The SBSB team is most intrigued by the microbiological results found thus far. Currently, the evidence suggests that the sailors consumed a large variety of both good and bad microbes, much more so than modern humans living in Western society are exposed to in their diet. This may be significant looking at the broader impacts of the study because key mechanisms of the human body are controlled by the microbes that live in the gut.
Studies show a relationship between the gastrointestinal microbiome and diseases including obesity, diabetes, autoimmune diseases, and certain types of cancer.

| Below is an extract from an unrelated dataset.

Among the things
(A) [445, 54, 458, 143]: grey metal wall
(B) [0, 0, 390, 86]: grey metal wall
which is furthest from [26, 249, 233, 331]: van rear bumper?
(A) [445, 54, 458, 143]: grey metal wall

In particular, it appears that traditional foods harbour more diverse microbiological populations, and that people who have a more diverse taxa in their gut have a smaller chance of getting common Western diseases.
C. Clemente et al. measured differences in diversity within the gut microbiome of the average individual living in the US in a sanitised Western environment, with that of indigenous Yanomami in Venezuela, who practice a foraging lifestyle, and noted that the Yanomami had 50 percent more microbial taxa compared to US residents in the study.
Martinez et al. ran a similar study comparing fecal samples from non-industrialised regions in Papua New Guinea (PNG) with those from the US and found the PNG samples had greater bacterial diversity, lower inter-individual variation, different abundance profiles, and bacterial lineages undetectable in US residents.
Likewise, comparisons between the gut microbiome of European children and children in Burkina Faso, Malawi people and amazonian Amerindians, and Hazda hunter-gatherers in Tanzania, collectively imply that there is greater diversity within the gut microbiome of less modernised countries, much like the microbiological results seen in food from the SBSB project.
Further studies made the connection that communities practicing pre-industrial foodways have a lower frequency of obesity, diabetes, gastrointestinal diseases, and many other chronic non-infectious diseases. although the SBSB project results are still preliminary, it is possible that studying the past preservation methods and foods will help understand modern health and diseases.